| Data for the task |

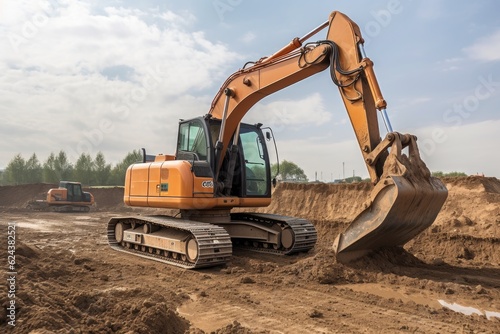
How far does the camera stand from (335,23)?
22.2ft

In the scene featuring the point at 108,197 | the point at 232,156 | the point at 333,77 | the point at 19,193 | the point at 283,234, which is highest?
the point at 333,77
---
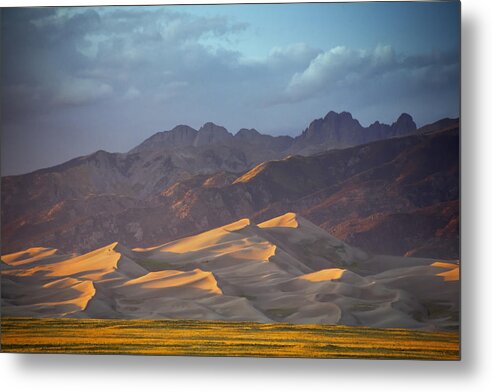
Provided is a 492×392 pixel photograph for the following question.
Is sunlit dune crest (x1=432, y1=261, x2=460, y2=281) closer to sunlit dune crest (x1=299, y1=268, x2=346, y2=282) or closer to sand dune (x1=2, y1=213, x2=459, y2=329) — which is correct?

| Instructions for the task |
List each line of the data above that contains the string "point". Treat uppercase and lowercase as different.

| Right answer |
In the scene featuring the point at 108,197 | the point at 232,156 | the point at 333,77 | the point at 19,193 | the point at 283,234, which is highest?
the point at 333,77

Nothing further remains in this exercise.